Romney campaign spokeswoman Andrea Saul labeled the ad linking Romney to a woman's death from cancer "despicable," but the Obama campaign refused to call on Priorities USA Action to pull the TV spot. Bill Burton, a former White House aide and co-founder of the group, defended the ad.

In the ad, a steelworker suggests that Romney and the private equity firm he founded might bear some responsibility for his wife's death from cancer because the firm closed the plant and he lost his health insurance.

Romney charged Thursday that the ads being run on Obama's behalf have crossed the boundaries of appropriate campaign rhetoric.

In an interview broadcast on Bill Bennett's "Morning in America" radio show, the former Massachusetts governor said the Obama campaign commercials "just keep on running," even though various fact-checking organizations have challenged their accuracy.

Without making any direct reference to the ad about the woman who died from cancer, Romney told Bennett, "I don't know what happened to a campaign of hope and change.

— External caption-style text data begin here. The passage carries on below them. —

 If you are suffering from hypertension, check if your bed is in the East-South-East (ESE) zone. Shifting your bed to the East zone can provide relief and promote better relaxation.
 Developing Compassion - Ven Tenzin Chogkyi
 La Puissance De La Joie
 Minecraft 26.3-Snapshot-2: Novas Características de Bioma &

I thought he was a new kind of politician."

Romney charged that the Obama campaign has "focused almost exclusively on personal attacks" when it should be talking about how to resuscitate the struggling economy and create jobs.

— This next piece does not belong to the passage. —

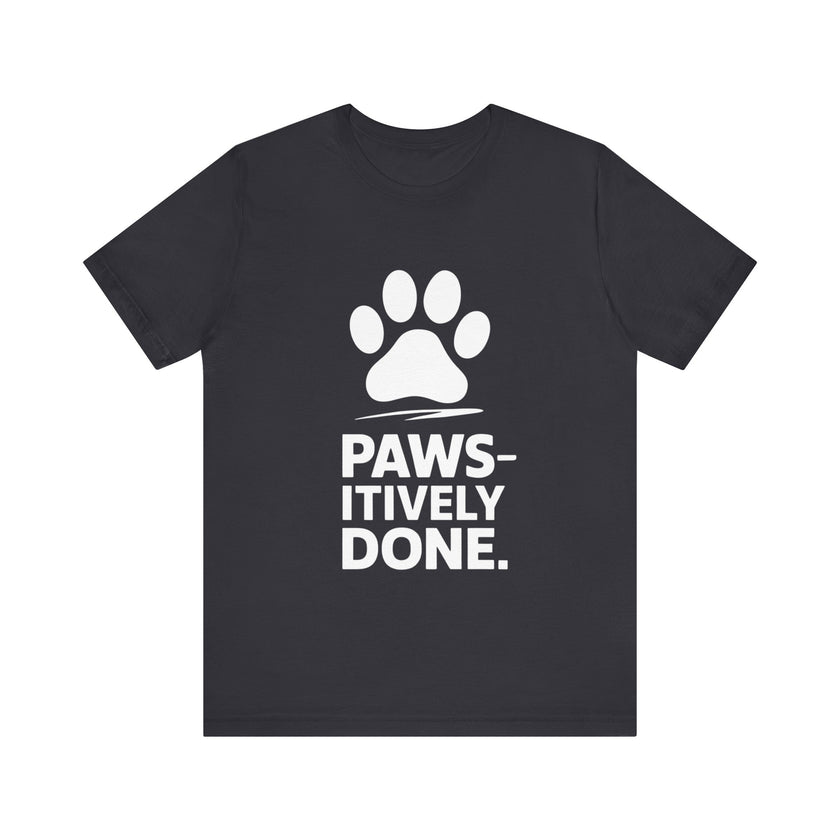 Paws-itively Done - Funny Pet Lover T-Shirt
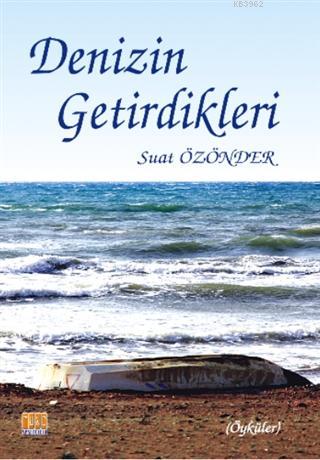 Denizin Getirdikleri | Suat Özönder | Tunç Yayıncılık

Obama later Thursday was to rally supporters in Pueblo and Colorado Springs after making a pitch to female voters in Denver and reaching out to Republican-leaning Grand Junction. He carried Colorado in 2008, but he and Romney are engaged in a tight contest for the state's nine electoral votes.

Romney was raising money in New York as his campaign prepares for a bus trip through battleground states and a decision on a running mate.

In Colorado, Obama is trying to undermine Romney's arguments that Obama has failed to revitalize the economy nearly four years after the economic downturn. The president told voters in Grand Junction that Romney is struggling to explain how proposed tax cuts could continue without adding to the deficit or forcing Americans with moderate incomes to pay more.

"There was a whole different kind of gymnastics being performed by Mr. Romney than what's been happening in the Olympics," Obama said. He accused his opponent of "twisting" and "turning" and "doing backflips" over a report by a think tank that found his tax plan could force middle-class workers to lose tax breaks and pay more.

A new Quinnipiac University poll shows Obama and Romney tied among voters in Colorado households earning between $30,000 and $50,000 per year -- an important target. Obama leads among voters with lower incomes while Romney is favored by those making more.

Romney campaigned Wednesday in Iowa, where he drew a standing ovation for promising to repeal "Obamacare," the label Republicans have used to deride Obama's health care law.

"That doesn't mean that health care is perfect," Romney said. "We've got to do some reforms in health care. And I have some experiences doing that, as you know."

Obama, campaigning in Denver before an audience largely made up of women, said he liked the "Obamacare" tag.

"I actually like the name because I do care," he said. "That's why we fought so hard to make it happen."

Romney's spokeswoman drew expressions of dismay from some conservatives when she cited Romney's own health care law from his days as governor of Massachusetts in criticizing the steelworker ad.

"If people had been in Massachusetts under Gov. Romney's health care plan, they would have had health care," Saul said in an interview on Fox News. Romney himself rarely mentions the law, which contains a requirement to purchase health coverage similar to the one in the federal law that conservatives despise and Romney has vowed to repeal.